_About this exercise:_ I would like the lines below, from the one with "Embedded thumbnail for" through the one with "British Wild Flowers", copied exactly and without any pictures.

──────── The data ────────

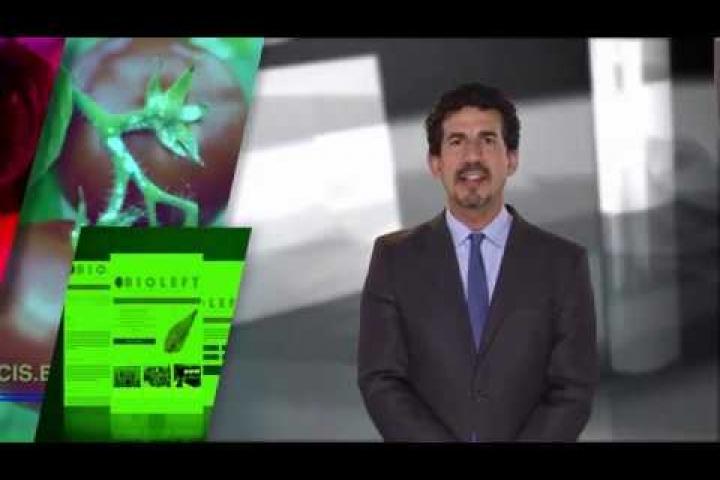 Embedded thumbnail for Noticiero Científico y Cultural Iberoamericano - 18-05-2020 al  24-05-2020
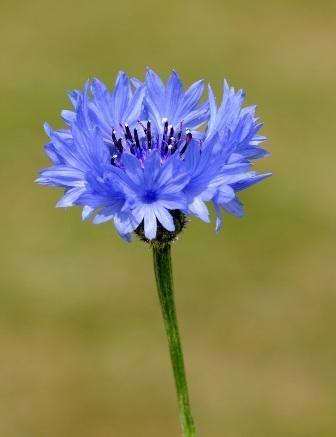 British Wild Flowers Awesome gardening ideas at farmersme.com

────────
──────── The data ────────

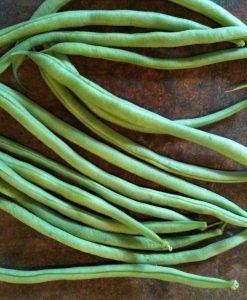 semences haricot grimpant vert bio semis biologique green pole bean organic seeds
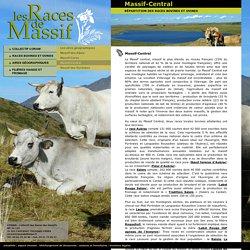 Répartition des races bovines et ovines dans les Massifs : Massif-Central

────────

_Solution for this problem:_
 Embedded thumbnail for Noticiero Científico y Cultural Iberoamericano - 18-05-2020 al  24-05-2020
 British Wild Flowers Awesome gardening ideas at farmersme.com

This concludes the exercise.